Re: [RFC] Vectorization of indexed elements

Vidya Praveen Wed, 04 Dec 2013 08:11:03 -0800

Hi Richi,

Apologies for the late response. I was on vacation.


On Mon, Oct 14, 2013 at 09:04:58AM +0100, Richard Biener wrote:
> On Fri, 11 Oct 2013, Vidya Praveen wrote:
> 
> > On Tue, Oct 01, 2013 at 09:26:25AM +0100, Richard Biener wrote:
> > > On Mon, 30 Sep 2013, Vidya Praveen wrote:
> > > 
> > > > On Mon, Sep 30, 2013 at 02:19:32PM +0100, Richard Biener wrote:
> > > > > On Mon, 30 Sep 2013, Vidya Praveen wrote:
> > > > > 
> > > > > > On Fri, Sep 27, 2013 at 04:19:45PM +0100, Vidya Praveen wrote:
> > > > > > > On Fri, Sep 27, 2013 at 03:50:08PM +0100, Vidya Praveen wrote:
> > > > > > > [...]
> > > > > > > > > > I can't really insist on the single lane load.. something 
> > > > > > > > > > like:
> > > > > > > > > > 
> > > > > > > > > > vc:V4SI[0] = c
> > > > > > > > > > vt:V4SI = vec_duplicate:V4SI (vec_select:SI vc:V4SI 0)

» Complete the following:
**A.** Which distinct calendar dates appear in the thread about vectorizing indexed elements, counting both its header and the quoted attribution lines?
**B.** How would you say "I was on vacation." from the vectorization thread in French?
**C.** Go on with the mailing-list thread about vectorizing indexed elements from the point where it stops.

» Data segment:

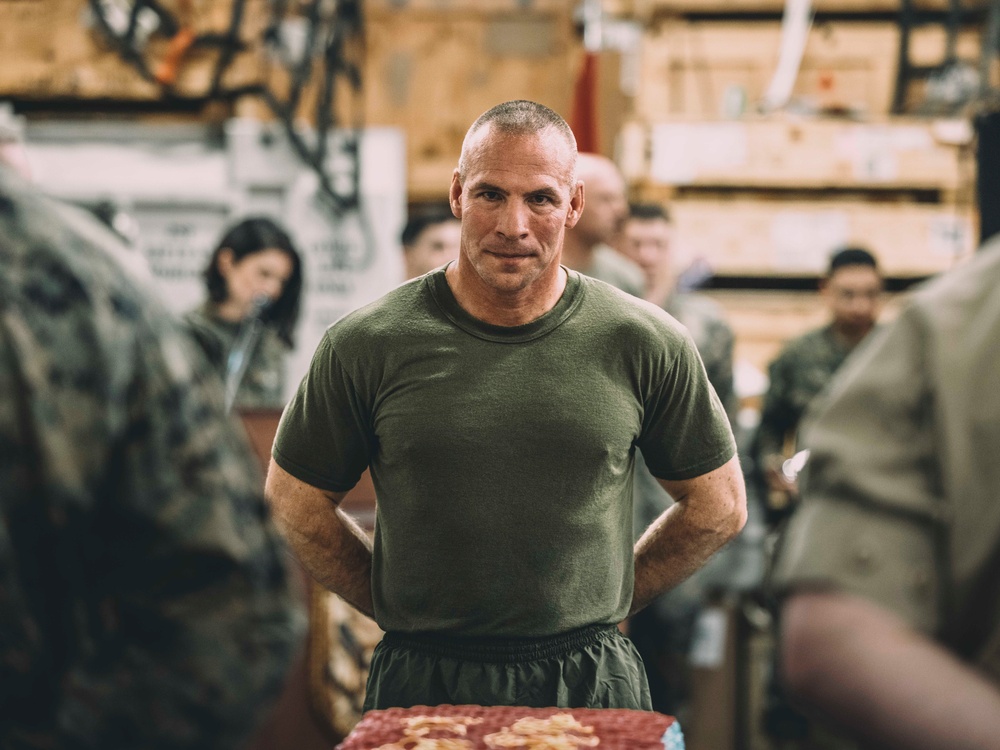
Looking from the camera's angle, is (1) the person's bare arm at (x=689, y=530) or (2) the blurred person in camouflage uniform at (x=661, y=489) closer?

» Written answers:
**A.** December 4, 2013; October 14, 2013; October 11, 2013; October 1, 2013; September 30, 2013; September 27, 2013

**B.** J'étais en vacances.

**C.**
> > > > > > > > > > va:V4SI = vb:V4SI <op> vt:V4SI
> > > > > > > > > > 
> > > > > > > > > > Or is there any other way to do this?
> > > > > > > > > 
> > > > > > > > > Can you elaborate on "I can't really insist on the single 
> > > > > > > > > lane load"?
> > > > > > > > > What's the single lane load in your example? 
> > > > > > > > 
> > > > > > > > Loading just one lane of the vector like this:
> > > > > > > > 
> > > > > > > > vc:V4SI[0] = c // from the above scalar example
> > > > > > > > 
> > > > > > > > or 
> > > > > > > > 
> > > > > > > > vc:V4SI[0] = c[2] 
> > > > > > > > 
> > > > > > > > is what I meant by single lane load. In this example:
> > > > > > > > 
> > > > > > > > t = c[2] 
> > > > > > > > ...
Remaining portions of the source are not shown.